● Exercise prompt
The listing, minus its pictures, is to be given again exactly.

● Available records
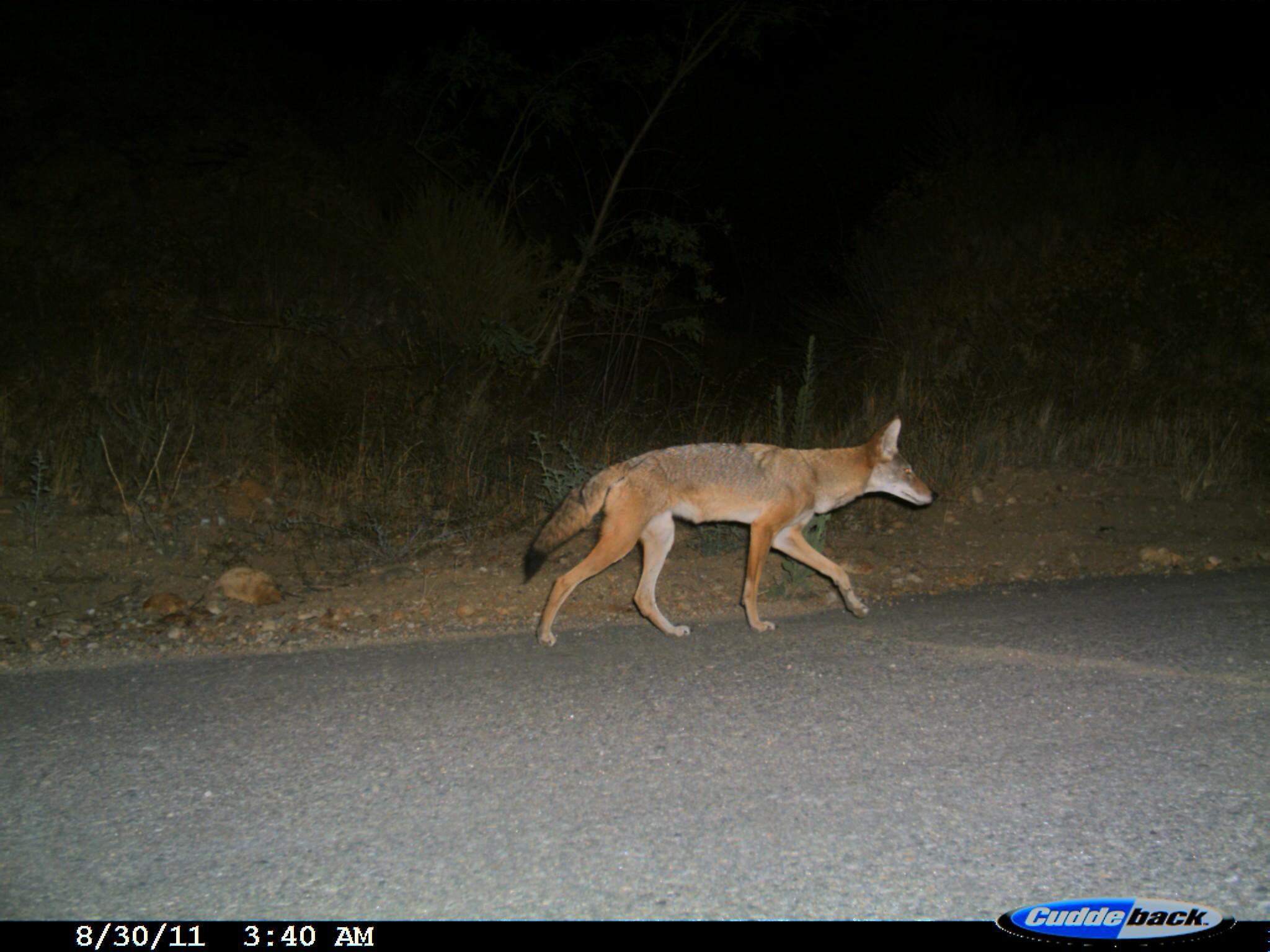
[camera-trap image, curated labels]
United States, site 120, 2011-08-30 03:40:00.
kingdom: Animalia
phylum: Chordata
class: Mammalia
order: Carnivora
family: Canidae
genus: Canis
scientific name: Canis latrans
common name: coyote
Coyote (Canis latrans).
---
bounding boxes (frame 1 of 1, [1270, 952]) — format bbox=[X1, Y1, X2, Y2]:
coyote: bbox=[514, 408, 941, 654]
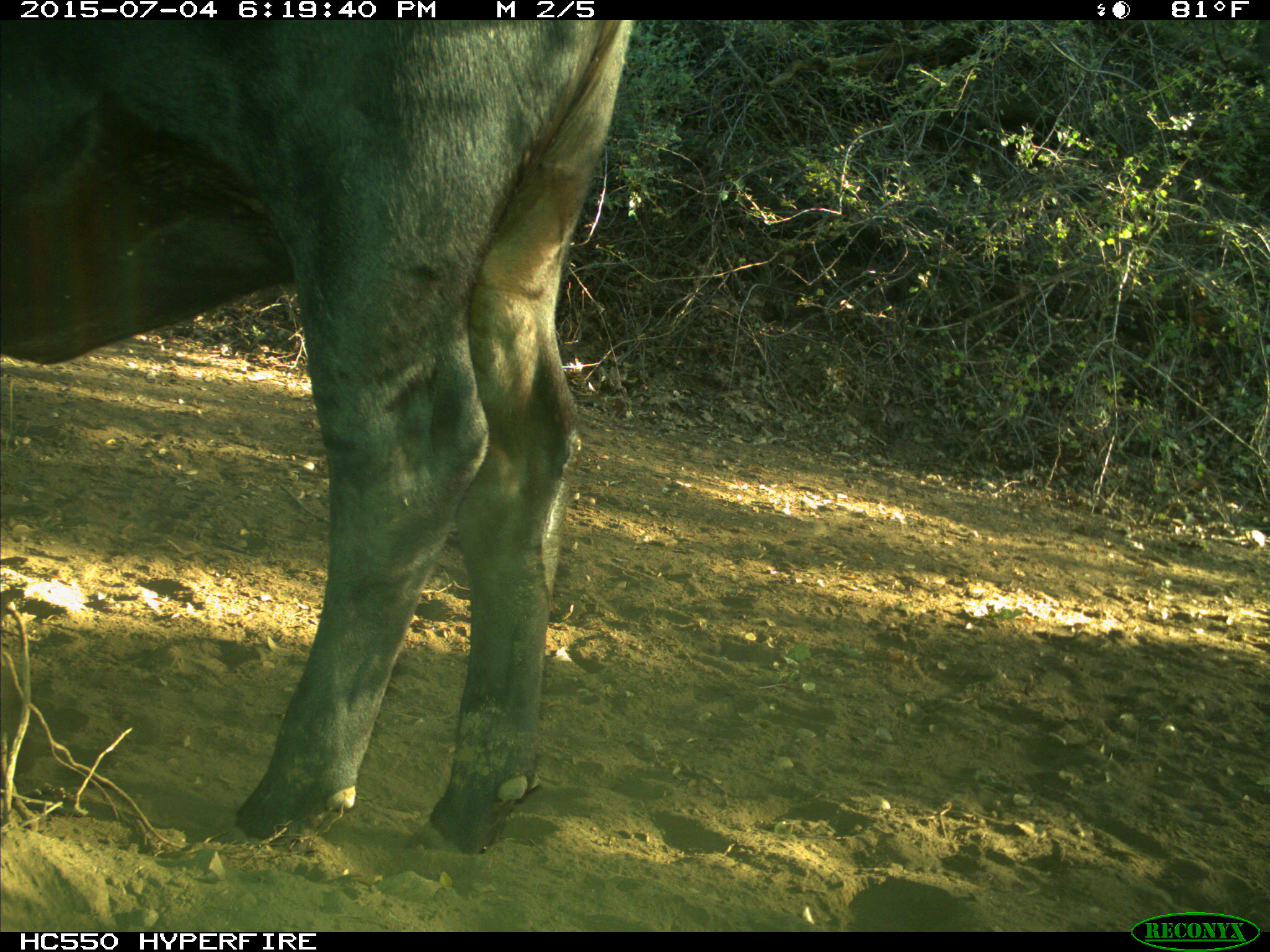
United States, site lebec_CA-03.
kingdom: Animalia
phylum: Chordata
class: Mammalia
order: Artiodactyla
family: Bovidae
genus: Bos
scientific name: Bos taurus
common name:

● Finished exercise
[camera-trap image, curated labels]
United States, site 120, 2011-08-30 03:40:00.
kingdom: Animalia
phylum: Chordata
class: Mammalia
order: Carnivora
family: Canidae
genus: Canis
scientific name: Canis latrans
common name: coyote
Coyote (Canis latrans).
---
bounding boxes (frame 1 of 1, [1270, 952]) — format bbox=[X1, Y1, X2, Y2]:
coyote: bbox=[514, 408, 941, 654]
United States, site lebec_CA-03.
kingdom: Animalia
phylum: Chordata
class: Mammalia
order: Artiodactyla
family: Bovidae
genus: Bos
scientific name: Bos taurus
common name:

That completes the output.